フルートおじさんの八ヶ岳日記

美しい雑木林の四季、人々との交流、いびつなフルートの音

「雅のしらべ」に魅せられる

2012-06-17 | フルート

昨日からの雨は上がって、梅雨らしい蒸し暑い日になった。昼過ぎには外気温は30度を超えた。
そんな折、今年も「雅のしらべ」コンサートがあった。

生田流正派大師範の酒井典彦先生が指導されている琴の教室の発表会を兼ねた琴の演奏会である。
夫婦ともどもお付き合いしているMさんの奥さんが出演されるので聴きに行った。

会場は広々とした和室で、庭が美しい。

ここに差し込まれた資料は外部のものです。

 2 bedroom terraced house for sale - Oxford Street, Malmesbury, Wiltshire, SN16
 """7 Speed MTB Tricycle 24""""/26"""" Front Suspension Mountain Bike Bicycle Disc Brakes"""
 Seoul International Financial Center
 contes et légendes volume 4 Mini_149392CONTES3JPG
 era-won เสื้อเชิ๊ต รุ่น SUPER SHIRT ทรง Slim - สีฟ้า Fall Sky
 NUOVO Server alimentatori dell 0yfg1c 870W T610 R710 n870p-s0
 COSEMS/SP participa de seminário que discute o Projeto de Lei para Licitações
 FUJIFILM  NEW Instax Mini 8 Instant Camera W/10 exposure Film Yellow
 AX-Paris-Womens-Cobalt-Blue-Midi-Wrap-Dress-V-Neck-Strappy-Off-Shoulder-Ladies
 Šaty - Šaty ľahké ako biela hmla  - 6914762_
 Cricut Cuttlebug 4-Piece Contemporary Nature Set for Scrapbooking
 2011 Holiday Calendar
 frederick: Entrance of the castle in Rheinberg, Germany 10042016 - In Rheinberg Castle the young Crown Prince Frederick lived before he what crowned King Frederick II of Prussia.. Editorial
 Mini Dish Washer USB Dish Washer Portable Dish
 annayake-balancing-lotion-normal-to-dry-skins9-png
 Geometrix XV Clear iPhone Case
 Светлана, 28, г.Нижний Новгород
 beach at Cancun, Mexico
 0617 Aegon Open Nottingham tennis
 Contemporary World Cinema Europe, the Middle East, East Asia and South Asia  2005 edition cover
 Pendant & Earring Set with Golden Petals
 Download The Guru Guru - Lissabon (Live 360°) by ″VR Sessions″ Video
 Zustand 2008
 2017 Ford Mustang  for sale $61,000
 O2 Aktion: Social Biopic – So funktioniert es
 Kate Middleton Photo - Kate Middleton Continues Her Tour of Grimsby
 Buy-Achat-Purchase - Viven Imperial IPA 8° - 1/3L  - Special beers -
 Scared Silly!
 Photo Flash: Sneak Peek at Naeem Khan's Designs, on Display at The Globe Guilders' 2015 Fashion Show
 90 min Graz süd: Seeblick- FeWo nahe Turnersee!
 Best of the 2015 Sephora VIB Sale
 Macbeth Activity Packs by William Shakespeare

演奏会場にはずらっと琴が並べられていて壮観である。

今日は、尺八の小林鈴純さんの演奏もある。最初の曲は「さくら四重奏」、全員で演奏下ので華やかだった。続いて、琴を習っている子供さん達の可愛い演奏があった。こんな小さいときから琴を習うと、さぞかし上達するであろう。

「秋の風」という曲は、島崎藤村の「秋風の歌」に想を得て琴の曲として作曲されたものである。詩を詠いながらの演奏は、聴きごたえがあった。

しづかにきたる秋風の
 西の海より吹き起り
 舞ひたちさわぐ白雲(しらくも)の
 飛びて行くへも見ゆるかな
 
暮影(ゆふかげ)高く秋は黄の
 桐の梢の琴の音(ね)に
 そのおとなひを聞くときは
 風のきたると知られけり
 
ゆふべ西風吹き落ちて
 あさ秋の葉の窓に入り
 あさ秋風の吹きよせて
 ゆふべの鶉巣に隠る
 
ふりさけ見れば山も
 色はもみぢに染めかへて
 霜葉(しもは)をかへす秋風の
 空の明鏡(かがみ)にあらはれぬ
 
(すず)しいかなや西風の
 まづ秋の葉を吹けるとき
 さびしいかなや秋風の
 かのもみぢ葉にきたるとき


何と言っても、琴と尺八との合奏による宮城道雄「春の海」は、よかった。尺八の枯れた、渋い音色には感動することしきりだった。

洋楽にはない雅な世界に引き込まれて、梅雨の蒸し暑さを忘れさせてくれる清々しいひとときだった。